Os outros candidatos somam mais de R$ 14 milhões por infrações semelhantes.
Torres esteve em evidência no noticiário nacional quando, em outubro de 2023, o governo federal anunciou uma operação para expulsar invasores da Terra Indígena Apyterewa, na região da cidade administrada por ele.
Torres, segundo o Ministério Público Federal do Pará, publicou vídeo nas redes sociais incentivando a população a “resistir” à reintegração de posse na área.
O órgão chegou a pedir o afastamento de Torres, afirmando que a própria Prefeitura tentou apoiar a ocupação irregular da terra indígena.
A BBC News Brasil tentou entrar em contato com o prefeito pelos meios indicados no site oficial da Prefeitura, sem sucesso.
O procurador-geral do município, Walter Wendell, disse à reportagem que não poderia comentar a situação de Torres.
Candidatos receberam multas longe da base eleitoral
As irregularidades ambientais apontadas pelos órgãos não aconteceram, necessariamente, na mesma cidade ou nem mesmo no mesmo Estado em que os candidatos disputam a eleição.
A BBC News Brasil identificou mais de 400 multas em Estados diferentes daqueles onde o político autuado é candidato.
Um desses casos é de Romero Jatobá Cavalcanti Neto, o Romerinho Jatobá, do PSB, mesmo partido do prefeito de Recife, João Campos.
Jatobá é candidato à reeleição como vereador em Recife e atual presidente da Câmara Municipal.
Somadas, as multas do candidato passam de R$ 17 milhões, um dos valores mais altos da lista apurada pela reportagem, e dizem respeito a casos que aconteceram em 2020, quando, segundo o Ibama, ele teria impedido a regeneração de vegetações com a criação de gado, além de descumprir embargos impostos pelas autoridades.

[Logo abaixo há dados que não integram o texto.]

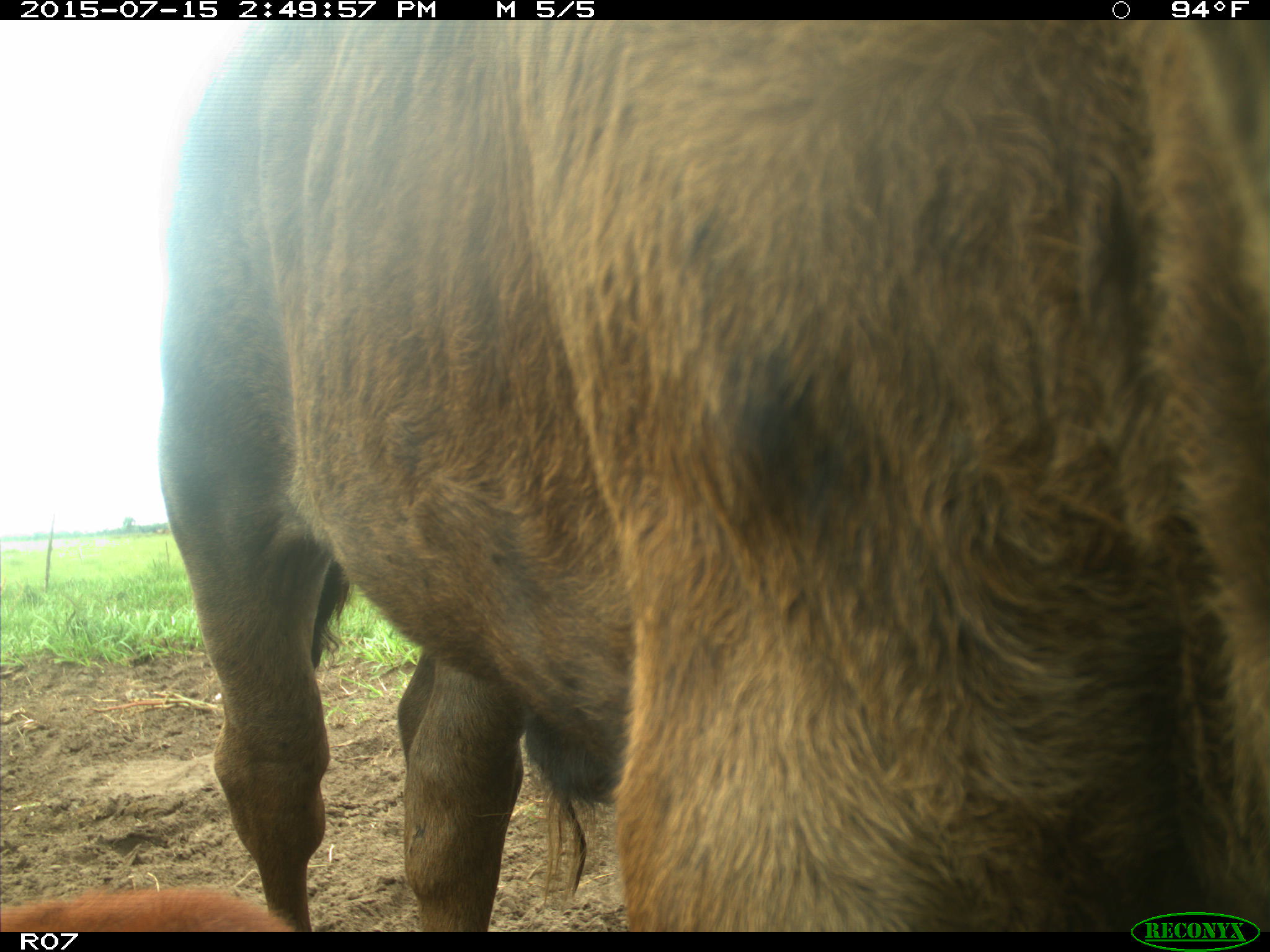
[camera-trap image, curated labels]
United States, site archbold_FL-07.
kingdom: Animalia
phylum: Chordata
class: Mammalia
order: Artiodactyla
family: Bovidae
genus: Bos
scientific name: Bos taurus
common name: domestic cow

Os casos aconteceram em Altamira, no Pará. O candidato não declarou nenhuma propriedade no Estado ao TSE, mas os servidores do Ibama dizem haver evidências de que a fazenda onde foi autuada a infração é dele e de sua família.
A BBC News Brasil teve acesso a um dos processos contra o político, que afirma que a fazenda seria gerenciada pelo vereador e por seu pai, Romero Jatobá Cavalcanti Filho.
Foram anexadas ao processo imagens de animais com marcações de ferro com as iniciais RR, que, segundo o Ibama, “associam aos nomes Romero, pai, e Romerinho, filho”, bem como RF, de Romero Filho.
Havia também marcas com as iniciais SM, que seriam associadas ao nome da mãe do candidato, Maura de Sá, segundo os fiscais.
Os servidores do Ibama também entrevistaram funcionários no local quando houve a fiscalização em busca de informações sobre os proprietários.
A defesa de Jatobá nega que ele tenha qualquer relação com o imóvel rural envolvido no processo em questão.
Em nota para a BBC News Brasil, diz que houve erro do Ibama fruto de uma pesquisa equivocada no Google em busca do dono da fazenda.
Afirma ainda que o vereador jamais foi proprietário da terra ou do gado lá encontrado e que já tomou medidas para anular as multas mencionadas.